*Task details*: Repeat exactly the lines from the one containing "Within this image, is" through the last line of the records below, both included, and nothing else.

*Dataset rows*:
--------

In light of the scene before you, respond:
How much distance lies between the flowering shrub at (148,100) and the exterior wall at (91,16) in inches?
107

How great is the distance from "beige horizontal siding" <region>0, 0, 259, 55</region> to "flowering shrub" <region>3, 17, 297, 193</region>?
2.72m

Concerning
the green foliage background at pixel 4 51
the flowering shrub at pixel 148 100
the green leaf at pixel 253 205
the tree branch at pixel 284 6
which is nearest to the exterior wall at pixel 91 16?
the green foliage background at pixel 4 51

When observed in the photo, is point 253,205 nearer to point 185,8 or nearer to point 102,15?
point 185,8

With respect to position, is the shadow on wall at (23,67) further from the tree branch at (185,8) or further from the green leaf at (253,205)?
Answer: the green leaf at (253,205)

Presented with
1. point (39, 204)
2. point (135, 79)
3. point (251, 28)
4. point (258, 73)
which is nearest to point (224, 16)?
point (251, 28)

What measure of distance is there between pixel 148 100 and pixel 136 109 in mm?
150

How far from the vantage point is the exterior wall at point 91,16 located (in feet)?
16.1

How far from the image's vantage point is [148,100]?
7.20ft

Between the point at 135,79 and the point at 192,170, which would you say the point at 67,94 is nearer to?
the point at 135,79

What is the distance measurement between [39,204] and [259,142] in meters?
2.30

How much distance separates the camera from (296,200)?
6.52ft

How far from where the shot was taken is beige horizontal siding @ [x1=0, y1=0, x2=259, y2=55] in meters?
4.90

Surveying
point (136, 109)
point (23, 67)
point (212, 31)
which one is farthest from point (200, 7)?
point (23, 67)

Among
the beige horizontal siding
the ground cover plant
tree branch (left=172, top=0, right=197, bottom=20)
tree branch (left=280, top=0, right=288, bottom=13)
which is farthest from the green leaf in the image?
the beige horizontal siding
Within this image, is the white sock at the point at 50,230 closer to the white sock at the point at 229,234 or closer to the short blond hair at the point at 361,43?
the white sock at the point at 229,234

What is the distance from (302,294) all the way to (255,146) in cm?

--------

*Solution for this task*:
Within this image, is the white sock at the point at 50,230 closer to the white sock at the point at 229,234 or closer to the short blond hair at the point at 361,43?
the white sock at the point at 229,234

What is the distance from (302,294) all the way to (255,146) in cm?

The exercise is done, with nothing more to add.